Calculating success or failure, says Rosenthal, helps to separate unacceptable from acceptable risk, giving us more informed choices. A proposition few could quibble with.

But probability also has its controversial side. In an age when religious fundamentalism and belief in the paranormal are entering the mainstream, many people resist reducing what they believe are supernatural experiences to numbers on a page. There are bitter divisions between those who believe in a random universe in which man has free will, and those who feel life is pre-ordained, or directed by an other-worldly being.

"People have a built-in need to ascribe a moral force to the universe," Rosenthal explains. "When things happen, there has to be a reason, whether because of religion or superstition. It was like that in the past, and a lot of it survives today."

In the dim dawn of humanity, early man looked on natural occurrences as portents: storms, droughts, fires, crop failures were signs that he had displeased vengeful gods. Places, objects and animals were linked with evil events in legends that have endured for centuries.

"Even today there's no 13th floor in buildings," Rosenthal points out. "People don't like to walk under ladders. They avoid black cats."

Many people today, too, give coincidence special meaning. Receiving a phone call from someone they have just been thinking about seems telepathic, meeting a friend in a city far from home is "uncanny," and missing the train on the day of a crash is "fate."

But, says Rosenthal, when the odds on those events are calculated, they may be less outlandish than we believe.

"People often think there's no such thing as coincidence, because they don't like to think these things happen just by chance. It's important to understand them, not because we shouldn't be fascinated by chance, but because if you understand how things come up you'll be better prepared for them."

One of the problems, he says, is that people tend to use a "biased sampling approach," to events they experience, remembering only things that back up pre-determined ideas: if a red-headed child kicks his schoolmates, the next belligerent red-head may be seen as typical.

"That can lead to stereotyping," Rosenthal warns. "Because you feel that certain people do this or that, you've forgotten all the times when totally different people did the same things."

Similarly, he says, reading or viewing media reports can give a biased view of reality because the headlines give great importance to rare events, and what makes news is the exception and not the rule.

In the 1990s, Rosenthal says, he decided to challenge police views that crime was increasing by checking the figures. He found that "crime was actually decreasing during those years. But fear of crime wasn't."

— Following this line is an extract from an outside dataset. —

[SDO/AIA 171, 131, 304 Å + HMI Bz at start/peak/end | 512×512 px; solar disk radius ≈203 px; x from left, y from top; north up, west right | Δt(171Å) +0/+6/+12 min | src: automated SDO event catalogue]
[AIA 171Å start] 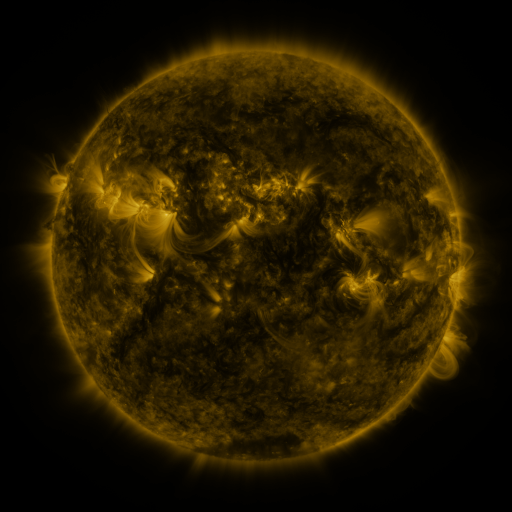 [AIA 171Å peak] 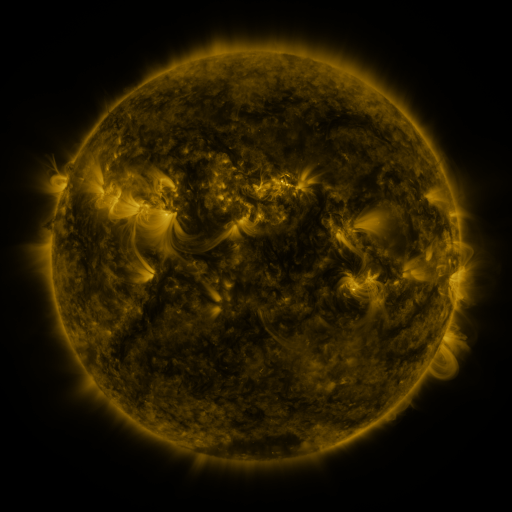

Terrorism, too, has made people anticipate an attack at any time. "Anxiety medication (sales) went way up after 9/11, and many people said it changed the way they lived their lives. But as far as the chance of being killed randomly and horribly goes, things didn't change as much as people were led to believe."

"I believe in balancing the uncertainties we face. Some people do things at any cost. Others, if there's any risk at all, say they wouldn't think about it. I come down in the middle. I don't think about probability every minute, but when something comes up, I do the calculations to get a sense of things. It's a quick reality check."